Hoping wrote on 2021-10-19, 20:44:
So if the 486 dx4 100 consumes 5.22w maximum (cpu-world) and the mic 29152bt can give 3v3*1.5 around 4.95w, something is wrong. […]
So if the 486 dx4 100 consumes 5.22w maximum (cpu-world) and the mic 29152bt can give 3v3*1.5 around 4.95w, something is wrong. So I'll need the Mic 29302, right? What power rating for the resistors? Most ones I've seen are 400mw, is this low?
But I'm not used to this, and I'm having trouble to find the resistors with the correct values (:, but with patience and time maybe I'll get then.
Or maybe look for other values that are available, using the formula posted above (1.24*(1+R1/R2)). I guess that if this formula is correct the values that Chicony used doesn't need to be the only ones that works, R1 is fixed and R2 is the variable.
For example, 1.24*(1+160/95)=3.328, very close to 3.3.
Again if I'm right, never did this.
Let's see. What's the current through the CPU? Power=Current * Voltage (P=IV). Max power is 5.22W and Voltage is 3.3V, so current = 1.6A (on average). So the first thing is that the regulator needs to be able to supply that. The 29152 datasheet says max current of 1.5A. So that could be a problem, certainly borderline if the CPU is maxed out. The 29302 can supply 3A so that'd be ok. Except...
There's also the power lost in the regulator to be considered. The input voltage is 5V, the output 3.3V, so it's dropping 1.7V. P=IV=1.6A * 1.7V = 2.7W being burnt by the regulator.
The datasheet gives a formula for working out how good the heatsink needs to be: (TjMax - Tambient)/P - (Junction to Case + Case to Sink). Junction to Case for TO-220 is 2C/W (from datasheet), Case to Sink might be up to 2C/W (suggested by datasheet)

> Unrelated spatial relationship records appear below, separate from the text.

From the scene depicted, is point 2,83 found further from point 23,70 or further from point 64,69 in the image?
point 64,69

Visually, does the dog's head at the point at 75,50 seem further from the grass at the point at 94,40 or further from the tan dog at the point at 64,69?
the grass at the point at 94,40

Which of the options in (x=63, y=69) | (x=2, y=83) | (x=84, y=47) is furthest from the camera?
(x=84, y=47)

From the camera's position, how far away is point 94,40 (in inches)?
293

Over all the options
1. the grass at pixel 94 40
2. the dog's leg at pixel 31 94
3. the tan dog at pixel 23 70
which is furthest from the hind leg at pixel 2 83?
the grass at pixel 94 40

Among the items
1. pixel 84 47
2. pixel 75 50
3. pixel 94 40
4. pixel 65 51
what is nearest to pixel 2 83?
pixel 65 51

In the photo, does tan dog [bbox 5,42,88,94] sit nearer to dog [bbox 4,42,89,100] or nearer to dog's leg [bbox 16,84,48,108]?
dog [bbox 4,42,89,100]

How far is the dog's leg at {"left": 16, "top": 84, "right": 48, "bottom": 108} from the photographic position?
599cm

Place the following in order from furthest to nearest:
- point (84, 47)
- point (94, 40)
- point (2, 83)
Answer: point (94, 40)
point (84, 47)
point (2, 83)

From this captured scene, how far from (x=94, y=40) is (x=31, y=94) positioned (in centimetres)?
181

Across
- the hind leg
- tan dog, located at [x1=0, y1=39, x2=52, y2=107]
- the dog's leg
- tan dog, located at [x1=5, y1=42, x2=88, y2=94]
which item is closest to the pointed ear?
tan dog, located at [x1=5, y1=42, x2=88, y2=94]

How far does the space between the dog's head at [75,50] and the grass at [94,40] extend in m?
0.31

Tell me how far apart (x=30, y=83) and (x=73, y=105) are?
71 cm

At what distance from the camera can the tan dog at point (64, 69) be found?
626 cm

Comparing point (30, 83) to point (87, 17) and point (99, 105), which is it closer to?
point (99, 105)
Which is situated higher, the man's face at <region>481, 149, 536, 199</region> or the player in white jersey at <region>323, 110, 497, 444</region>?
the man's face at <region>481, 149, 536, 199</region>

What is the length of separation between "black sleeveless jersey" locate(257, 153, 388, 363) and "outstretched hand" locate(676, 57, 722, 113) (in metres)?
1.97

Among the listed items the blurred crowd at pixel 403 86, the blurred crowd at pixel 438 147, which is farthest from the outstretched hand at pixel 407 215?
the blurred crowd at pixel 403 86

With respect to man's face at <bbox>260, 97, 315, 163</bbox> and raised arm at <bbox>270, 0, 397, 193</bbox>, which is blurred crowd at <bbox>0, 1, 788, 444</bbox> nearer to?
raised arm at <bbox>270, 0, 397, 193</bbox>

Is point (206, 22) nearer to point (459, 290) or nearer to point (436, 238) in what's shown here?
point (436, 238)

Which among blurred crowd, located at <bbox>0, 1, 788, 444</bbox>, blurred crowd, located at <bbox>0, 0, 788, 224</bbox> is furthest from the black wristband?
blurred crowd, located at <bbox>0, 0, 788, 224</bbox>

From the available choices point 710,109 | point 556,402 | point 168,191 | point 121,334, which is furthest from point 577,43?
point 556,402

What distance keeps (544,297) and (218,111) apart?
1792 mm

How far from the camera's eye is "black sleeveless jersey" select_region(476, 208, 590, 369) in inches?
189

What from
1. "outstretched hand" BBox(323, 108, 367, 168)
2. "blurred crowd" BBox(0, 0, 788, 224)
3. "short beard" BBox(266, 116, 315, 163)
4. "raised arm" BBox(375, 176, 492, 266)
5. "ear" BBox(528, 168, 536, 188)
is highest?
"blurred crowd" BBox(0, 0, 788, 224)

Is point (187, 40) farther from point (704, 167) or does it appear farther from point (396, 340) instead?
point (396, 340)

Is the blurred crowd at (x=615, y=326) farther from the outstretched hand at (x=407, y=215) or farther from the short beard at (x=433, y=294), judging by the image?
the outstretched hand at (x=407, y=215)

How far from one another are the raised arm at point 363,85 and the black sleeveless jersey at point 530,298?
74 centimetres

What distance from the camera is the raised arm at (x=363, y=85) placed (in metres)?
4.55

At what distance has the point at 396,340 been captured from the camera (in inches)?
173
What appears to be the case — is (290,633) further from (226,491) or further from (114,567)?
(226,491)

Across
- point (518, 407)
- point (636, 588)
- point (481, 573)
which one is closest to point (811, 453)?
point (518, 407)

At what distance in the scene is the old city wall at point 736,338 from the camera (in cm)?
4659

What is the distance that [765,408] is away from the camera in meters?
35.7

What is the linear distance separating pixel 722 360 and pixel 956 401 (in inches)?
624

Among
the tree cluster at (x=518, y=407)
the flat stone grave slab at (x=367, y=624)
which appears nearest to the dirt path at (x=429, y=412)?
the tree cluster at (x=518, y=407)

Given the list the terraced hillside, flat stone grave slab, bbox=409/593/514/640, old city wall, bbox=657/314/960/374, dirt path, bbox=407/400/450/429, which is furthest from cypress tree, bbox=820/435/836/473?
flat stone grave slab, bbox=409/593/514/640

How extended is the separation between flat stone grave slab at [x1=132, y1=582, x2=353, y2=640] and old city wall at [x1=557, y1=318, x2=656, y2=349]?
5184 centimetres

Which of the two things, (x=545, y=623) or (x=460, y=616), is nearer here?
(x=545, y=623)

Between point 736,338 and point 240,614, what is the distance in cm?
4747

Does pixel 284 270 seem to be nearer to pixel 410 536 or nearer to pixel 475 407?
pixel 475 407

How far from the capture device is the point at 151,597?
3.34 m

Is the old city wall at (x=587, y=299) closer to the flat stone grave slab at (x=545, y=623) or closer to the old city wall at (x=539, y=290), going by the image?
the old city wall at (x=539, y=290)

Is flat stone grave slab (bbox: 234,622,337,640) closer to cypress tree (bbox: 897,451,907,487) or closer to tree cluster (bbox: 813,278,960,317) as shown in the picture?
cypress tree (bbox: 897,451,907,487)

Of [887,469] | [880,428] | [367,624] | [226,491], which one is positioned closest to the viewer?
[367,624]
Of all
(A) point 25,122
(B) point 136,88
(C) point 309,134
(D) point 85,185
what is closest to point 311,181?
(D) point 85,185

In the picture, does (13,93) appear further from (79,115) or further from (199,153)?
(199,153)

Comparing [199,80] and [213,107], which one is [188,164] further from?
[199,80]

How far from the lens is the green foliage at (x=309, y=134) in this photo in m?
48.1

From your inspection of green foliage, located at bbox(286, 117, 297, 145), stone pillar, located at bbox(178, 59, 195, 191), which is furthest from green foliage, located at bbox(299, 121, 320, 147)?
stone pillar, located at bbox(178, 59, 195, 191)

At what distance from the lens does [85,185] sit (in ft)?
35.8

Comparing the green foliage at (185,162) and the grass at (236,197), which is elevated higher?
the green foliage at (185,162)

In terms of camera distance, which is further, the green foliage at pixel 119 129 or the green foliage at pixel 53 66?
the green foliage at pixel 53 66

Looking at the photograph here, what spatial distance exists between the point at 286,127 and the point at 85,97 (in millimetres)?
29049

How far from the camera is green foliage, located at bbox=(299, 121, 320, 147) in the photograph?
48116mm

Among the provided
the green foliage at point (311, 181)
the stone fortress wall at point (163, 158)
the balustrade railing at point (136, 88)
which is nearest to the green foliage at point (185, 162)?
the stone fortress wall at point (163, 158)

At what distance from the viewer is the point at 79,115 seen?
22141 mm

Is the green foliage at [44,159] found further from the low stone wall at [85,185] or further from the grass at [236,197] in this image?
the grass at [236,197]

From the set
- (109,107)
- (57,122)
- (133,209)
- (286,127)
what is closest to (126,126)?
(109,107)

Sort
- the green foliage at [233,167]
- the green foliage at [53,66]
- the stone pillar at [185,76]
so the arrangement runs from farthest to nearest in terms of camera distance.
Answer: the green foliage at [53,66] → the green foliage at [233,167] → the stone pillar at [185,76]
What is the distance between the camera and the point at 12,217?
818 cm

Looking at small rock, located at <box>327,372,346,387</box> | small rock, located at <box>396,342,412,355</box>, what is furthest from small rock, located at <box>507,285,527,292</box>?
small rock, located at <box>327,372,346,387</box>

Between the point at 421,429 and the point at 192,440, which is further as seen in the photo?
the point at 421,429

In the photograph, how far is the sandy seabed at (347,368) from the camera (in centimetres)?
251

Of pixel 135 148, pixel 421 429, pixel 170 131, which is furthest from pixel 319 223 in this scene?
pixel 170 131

TjMax is 125C, and let's put Tambient at 50C (inside case, limited airflow). So (125-50)/2.7 - (2+2) = 28-4 = 24 C/W
So the heatsink temperature must only rise by 24C per Watt emitted (that's a measure of thermal resistance, the lower the better as it means power can be dumped without raising temperature much). 24C/W is probably lower than can be reached using just the copper pad on the PCB surface, so there's a chance of the regulator overheating if the CPU is drawing its full current for too long. It'd be nice to see a heatsink on the regulator to definitely get the thermal resistance below 24C/W.
The resistors aren't actually handling much current, I think mA, so their power handling isn't a problem. They're just providing a feedback signal to the regulator.
Assuming I've gotten things right (I think the voltages based on Deskor's board look about right, it'll be good to see what the manual says), then you're right that the value don't need to be the same. I'd probably stay around the same values though, so keeping R1 between 100k and 200k. That said, the closest I can find to 3.3V using common resistor values is R1=56, R2=33, giving 3.34. So maybe 56k and 33k?